- _TEXT SECTION_
[Begin]

On the 15th of July, 1873, the steamship James Adger docked in Charleston and began unloading cargo and passengers from New York.[17] Among the merchandize onboard were a number of wooden chests consigned to the grocery firm of S. H. Wilson and Brother, accompanied by an unfamiliar face. “A Live Chinaman” was now present in the city, announced the Charleston News and Courier the following day. He stepped ashore “clad in Celestial toggery [that is, loose-fitting, traditional Chinese attire], and attracted much attention wherever he went.” Word of his arrival on July 15th induced a journalist to track his movements and interview the curious visitor. “He speaks English with facility,” said the published report, “and is to become a permanent resident of Charleston, having been engaged by the pushing grocery house of Wilson & Bro[ther] . . . to preside over the large and constantly increasing tea and coffee department of their business. For this post he is especially adapted by long experience as a tea taster in Canton [now Guangzhou], his native city, and more recently in San Francisco.” The reporter noted that he had almond-shaped eyes and the “unmistakable pig-tail” worn by so many Chinese men of that era. “Ah Sang—for that is his name—is intelligent, educated and courteous.”[18]
His two-syllable name probably represented a family name, “Ah,” and a given name, “Sang,” in the traditional order of his native Chinese culture. The European name “William,” which he used inconsistently in Charleston, was apparently meant to facilitate his American career. He was born in 1848 or 1849 and, according to his obituary, came to the United States under the care of Anson Burlingame, minister to China appointed by President Abraham Lincoln in 1861. Ambassador Burlingame returned to America in the spring of 1868 and immediately brokered a treaty that strengthened trade relations between the two nations. Ah Sang likely traveled from Hong Kong to California as part of Burlingame’s entourage and settled briefly in San Francisco.
In late September 1872, however, William Ah Sang walked into a newspaper office in Savannah, Georgia, wearing his “native dress,” and introduced himself as a “tea merchant.” He was said to have impressed a reporter “as much by his novelty as by his dignified manner and fluent English.”[19] One of the Wilson brothers of Charleston likely traveled to Savannah to meet Ah Sang during the spring of 1873 and induced him to join their business in the Palmetto City. Because the grocers were accustomed to purchasing bulk tea through contacts in New York, they apparently sent him to the Big Apple to select teas for their shop in Charleston. Having accomplished his mission in early July, Ah Sang boarded a steamship on July 12th and headed southward.

[End]

- _BRIEF A_
Can you rewrite the part of the Ah Sang passage that opens with the words containing "In late September" and closes with "and headed southward.", substituting "steamer" for "steamship"?
- _BRIEF B_
Answer these questions from the Ah Sang passage:
(i) On what date did the James Adger dock in Charleston?
(ii) Which president appointed Anson Burlingame minister to China?
(iii) In which city did Ah Sang introduce himself as a "tea merchant" in late September 1872?
- _BRIEF C_
Does each statement agree with the Ah Sang passage?
(i) Ah Sang's native city was Canton.
(ii) Ah Sang boarded the steamship heading south on July 15th.
(iii) Ah Sang spoke very little English.
You won't need the records for this work.

- _EXTRACTED MATERIAL_
[Begin]

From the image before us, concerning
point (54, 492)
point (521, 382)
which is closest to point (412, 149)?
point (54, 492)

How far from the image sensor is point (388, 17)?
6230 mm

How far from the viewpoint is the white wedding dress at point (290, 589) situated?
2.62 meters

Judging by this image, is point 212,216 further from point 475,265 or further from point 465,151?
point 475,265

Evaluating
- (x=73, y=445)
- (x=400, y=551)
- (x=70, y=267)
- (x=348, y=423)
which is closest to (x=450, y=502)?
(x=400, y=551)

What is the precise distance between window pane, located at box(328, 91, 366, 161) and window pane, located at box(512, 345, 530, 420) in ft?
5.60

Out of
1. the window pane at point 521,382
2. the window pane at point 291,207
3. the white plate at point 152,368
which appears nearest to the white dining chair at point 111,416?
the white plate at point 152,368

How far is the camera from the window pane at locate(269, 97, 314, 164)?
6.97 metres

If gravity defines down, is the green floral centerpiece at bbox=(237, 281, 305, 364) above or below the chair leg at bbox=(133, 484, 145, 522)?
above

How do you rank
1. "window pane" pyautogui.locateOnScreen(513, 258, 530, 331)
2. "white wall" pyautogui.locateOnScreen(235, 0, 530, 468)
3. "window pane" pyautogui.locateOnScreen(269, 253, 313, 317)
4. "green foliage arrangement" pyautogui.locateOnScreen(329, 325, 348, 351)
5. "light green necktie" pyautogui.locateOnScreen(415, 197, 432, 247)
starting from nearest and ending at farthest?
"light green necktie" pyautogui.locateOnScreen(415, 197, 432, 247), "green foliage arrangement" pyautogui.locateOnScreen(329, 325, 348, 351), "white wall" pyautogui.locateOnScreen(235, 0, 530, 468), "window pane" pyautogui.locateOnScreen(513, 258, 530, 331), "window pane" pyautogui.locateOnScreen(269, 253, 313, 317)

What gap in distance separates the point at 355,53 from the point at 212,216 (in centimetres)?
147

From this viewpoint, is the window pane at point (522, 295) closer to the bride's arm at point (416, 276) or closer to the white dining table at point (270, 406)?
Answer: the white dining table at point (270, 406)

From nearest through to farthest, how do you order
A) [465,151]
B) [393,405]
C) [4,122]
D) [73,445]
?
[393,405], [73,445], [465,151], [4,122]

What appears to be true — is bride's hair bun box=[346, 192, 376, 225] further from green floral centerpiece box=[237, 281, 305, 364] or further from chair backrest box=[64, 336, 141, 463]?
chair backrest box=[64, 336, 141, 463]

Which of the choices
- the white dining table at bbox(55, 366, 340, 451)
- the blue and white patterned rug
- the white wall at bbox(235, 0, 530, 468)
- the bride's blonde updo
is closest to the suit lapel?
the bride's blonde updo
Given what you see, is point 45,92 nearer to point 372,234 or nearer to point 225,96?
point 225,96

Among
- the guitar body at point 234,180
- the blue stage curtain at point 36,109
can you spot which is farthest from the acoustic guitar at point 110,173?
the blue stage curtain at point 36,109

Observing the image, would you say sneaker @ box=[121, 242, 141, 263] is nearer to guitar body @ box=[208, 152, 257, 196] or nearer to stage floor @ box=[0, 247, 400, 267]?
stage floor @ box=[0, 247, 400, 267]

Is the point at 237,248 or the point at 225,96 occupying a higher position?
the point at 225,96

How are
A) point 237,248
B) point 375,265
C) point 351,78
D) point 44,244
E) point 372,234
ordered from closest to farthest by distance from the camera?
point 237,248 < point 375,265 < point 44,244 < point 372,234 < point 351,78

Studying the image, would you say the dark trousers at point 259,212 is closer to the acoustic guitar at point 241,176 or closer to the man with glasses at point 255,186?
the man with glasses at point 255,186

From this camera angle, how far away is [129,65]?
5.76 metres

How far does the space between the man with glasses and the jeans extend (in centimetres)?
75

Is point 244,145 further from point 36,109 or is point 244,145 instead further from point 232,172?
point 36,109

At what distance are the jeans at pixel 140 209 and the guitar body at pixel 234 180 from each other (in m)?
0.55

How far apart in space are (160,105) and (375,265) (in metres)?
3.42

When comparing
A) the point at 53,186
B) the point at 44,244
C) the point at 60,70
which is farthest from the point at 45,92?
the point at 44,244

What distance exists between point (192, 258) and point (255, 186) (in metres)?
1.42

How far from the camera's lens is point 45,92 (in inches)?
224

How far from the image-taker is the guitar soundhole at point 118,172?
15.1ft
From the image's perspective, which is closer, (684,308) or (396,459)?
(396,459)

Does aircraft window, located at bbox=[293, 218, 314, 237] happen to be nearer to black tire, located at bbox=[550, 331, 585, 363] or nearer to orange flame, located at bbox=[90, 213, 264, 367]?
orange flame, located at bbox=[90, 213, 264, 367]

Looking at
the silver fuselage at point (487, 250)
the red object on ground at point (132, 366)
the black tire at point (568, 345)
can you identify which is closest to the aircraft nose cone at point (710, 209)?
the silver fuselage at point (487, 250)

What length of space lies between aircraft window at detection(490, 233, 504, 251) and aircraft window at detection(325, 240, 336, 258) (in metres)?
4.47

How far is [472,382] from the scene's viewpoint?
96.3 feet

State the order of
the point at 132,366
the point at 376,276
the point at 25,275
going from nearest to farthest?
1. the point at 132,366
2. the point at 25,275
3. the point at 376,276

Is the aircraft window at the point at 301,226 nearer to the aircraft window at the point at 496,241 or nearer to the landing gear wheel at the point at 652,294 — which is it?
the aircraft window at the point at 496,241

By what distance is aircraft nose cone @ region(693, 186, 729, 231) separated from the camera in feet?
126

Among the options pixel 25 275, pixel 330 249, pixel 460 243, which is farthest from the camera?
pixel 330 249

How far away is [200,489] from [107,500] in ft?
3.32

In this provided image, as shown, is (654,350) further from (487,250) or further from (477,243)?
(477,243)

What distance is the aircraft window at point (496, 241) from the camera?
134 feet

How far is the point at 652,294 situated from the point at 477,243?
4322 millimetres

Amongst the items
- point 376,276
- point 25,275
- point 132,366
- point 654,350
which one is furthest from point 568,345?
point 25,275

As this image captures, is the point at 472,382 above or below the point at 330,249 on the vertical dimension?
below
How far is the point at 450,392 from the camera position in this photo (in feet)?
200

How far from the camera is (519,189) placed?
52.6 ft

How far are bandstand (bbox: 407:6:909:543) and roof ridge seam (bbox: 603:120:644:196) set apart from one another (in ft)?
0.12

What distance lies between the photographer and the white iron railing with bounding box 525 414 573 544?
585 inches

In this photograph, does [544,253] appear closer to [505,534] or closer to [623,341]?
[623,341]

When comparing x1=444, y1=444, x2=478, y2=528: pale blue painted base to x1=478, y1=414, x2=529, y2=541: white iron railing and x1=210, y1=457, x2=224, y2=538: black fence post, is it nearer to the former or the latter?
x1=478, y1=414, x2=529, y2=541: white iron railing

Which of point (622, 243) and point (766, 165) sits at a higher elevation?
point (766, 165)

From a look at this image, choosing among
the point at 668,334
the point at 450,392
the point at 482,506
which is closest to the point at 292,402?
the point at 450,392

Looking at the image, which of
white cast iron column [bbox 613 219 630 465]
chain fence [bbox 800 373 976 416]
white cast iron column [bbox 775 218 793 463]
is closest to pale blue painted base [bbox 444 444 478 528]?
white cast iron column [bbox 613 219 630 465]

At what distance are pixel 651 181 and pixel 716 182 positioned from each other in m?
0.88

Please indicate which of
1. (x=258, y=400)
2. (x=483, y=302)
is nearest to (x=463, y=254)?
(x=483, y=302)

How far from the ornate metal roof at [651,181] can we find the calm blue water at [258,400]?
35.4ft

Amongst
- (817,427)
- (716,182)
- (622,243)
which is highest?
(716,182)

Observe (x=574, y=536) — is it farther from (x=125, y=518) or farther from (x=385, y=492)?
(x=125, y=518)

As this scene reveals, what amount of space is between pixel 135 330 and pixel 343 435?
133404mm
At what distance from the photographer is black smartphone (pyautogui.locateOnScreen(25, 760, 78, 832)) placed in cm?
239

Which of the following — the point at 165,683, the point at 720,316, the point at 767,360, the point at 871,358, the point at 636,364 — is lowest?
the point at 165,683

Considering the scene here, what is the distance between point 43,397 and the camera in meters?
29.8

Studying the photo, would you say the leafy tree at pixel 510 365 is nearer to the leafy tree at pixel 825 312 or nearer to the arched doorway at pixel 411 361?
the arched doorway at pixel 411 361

[End]

- _EXPECTED OUTPUT A_
In late September 1872, however, William Ah Sang walked into a newspaper office in Savannah, Georgia, wearing his “native dress,” and introduced himself as a “tea merchant.” He was said to have impressed a reporter “as much by his novelty as by his dignified manner and fluent English.”[19] One of the Wilson brothers of Charleston likely traveled to Savannah to meet Ah Sang during the spring of 1873 and induced him to join their business in the Palmetto City. Because the grocers were accustomed to purchasing bulk tea through contacts in New York, they apparently sent him to the Big Apple to select teas for their shop in Charleston. Having accomplished his mission in early July, Ah Sang boarded a steamer on July 12th and headed southward.

- _EXPECTED OUTPUT B_
(i) July 15, 1873
(ii) President Abraham Lincoln
(iii) Savannah, Georgia

- _EXPECTED OUTPUT C_
(i) Yes: "long experience as a tea taster in Canton [now Guangzhou], his native city"
(ii) No: "Ah Sang boarded a steamship on July 12th and headed southward"
(iii) No: "He speaks English with facility"